Material of scene-based spatial questions
★ ★ ★ ★ ★ ★ ★
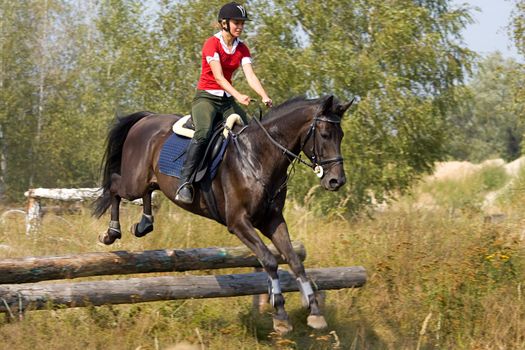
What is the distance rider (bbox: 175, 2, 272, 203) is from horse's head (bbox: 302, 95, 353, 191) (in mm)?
576

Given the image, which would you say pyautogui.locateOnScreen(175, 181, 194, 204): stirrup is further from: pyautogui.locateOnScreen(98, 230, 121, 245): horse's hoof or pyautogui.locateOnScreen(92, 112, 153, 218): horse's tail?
pyautogui.locateOnScreen(92, 112, 153, 218): horse's tail

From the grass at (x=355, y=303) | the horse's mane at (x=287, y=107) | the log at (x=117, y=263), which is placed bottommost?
the grass at (x=355, y=303)

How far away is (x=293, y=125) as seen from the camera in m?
7.80

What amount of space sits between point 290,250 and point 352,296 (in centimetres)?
226

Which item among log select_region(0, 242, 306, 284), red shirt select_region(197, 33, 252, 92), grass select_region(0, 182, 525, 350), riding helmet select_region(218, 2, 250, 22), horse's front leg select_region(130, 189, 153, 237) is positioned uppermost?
riding helmet select_region(218, 2, 250, 22)

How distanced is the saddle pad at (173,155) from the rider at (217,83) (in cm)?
26

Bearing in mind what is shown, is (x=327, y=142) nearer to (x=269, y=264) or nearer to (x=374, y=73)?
(x=269, y=264)

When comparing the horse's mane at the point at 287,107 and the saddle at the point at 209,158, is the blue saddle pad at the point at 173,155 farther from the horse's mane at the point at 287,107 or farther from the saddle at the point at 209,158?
the horse's mane at the point at 287,107

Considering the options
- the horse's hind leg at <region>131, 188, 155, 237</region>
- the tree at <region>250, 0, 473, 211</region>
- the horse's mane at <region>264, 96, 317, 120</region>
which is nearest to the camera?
the horse's mane at <region>264, 96, 317, 120</region>

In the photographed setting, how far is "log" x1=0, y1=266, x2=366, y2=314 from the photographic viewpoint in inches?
294

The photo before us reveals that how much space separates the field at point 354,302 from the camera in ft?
25.3

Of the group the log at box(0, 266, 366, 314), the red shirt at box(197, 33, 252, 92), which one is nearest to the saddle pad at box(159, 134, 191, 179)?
the red shirt at box(197, 33, 252, 92)

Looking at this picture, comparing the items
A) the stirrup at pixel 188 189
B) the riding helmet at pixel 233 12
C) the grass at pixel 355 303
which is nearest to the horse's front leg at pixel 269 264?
the grass at pixel 355 303

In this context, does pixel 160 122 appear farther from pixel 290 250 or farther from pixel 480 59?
pixel 480 59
★ ★ ★ ★ ★ ★ ★
GOAL: Lay out the lines of the material as a numbered list, skipping blank lines, starting with the line that contains "Considering the options" and continuing through the end of the material.

RESULT BELOW:
1. Considering the options
2. - the horse's hind leg at <region>131, 188, 155, 237</region>
3. - the tree at <region>250, 0, 473, 211</region>
4. - the horse's mane at <region>264, 96, 317, 120</region>
5. which is nearest to the camera?
6. the horse's mane at <region>264, 96, 317, 120</region>
7. In the photographed setting, how far is "log" x1=0, y1=266, x2=366, y2=314 from the photographic viewpoint in inches?
8. 294
9. The photo before us reveals that how much space separates the field at point 354,302 from the camera in ft?
10. 25.3
11. Of the group the log at box(0, 266, 366, 314), the red shirt at box(197, 33, 252, 92), which one is nearest to the saddle pad at box(159, 134, 191, 179)?
12. the red shirt at box(197, 33, 252, 92)
13. Looking at this picture, comparing the items
14. A) the stirrup at pixel 188 189
15. B) the riding helmet at pixel 233 12
16. C) the grass at pixel 355 303
17. which is nearest to the horse's front leg at pixel 269 264?
18. the grass at pixel 355 303
19. In this context, does pixel 160 122 appear farther from pixel 290 250 or farther from pixel 480 59?
20. pixel 480 59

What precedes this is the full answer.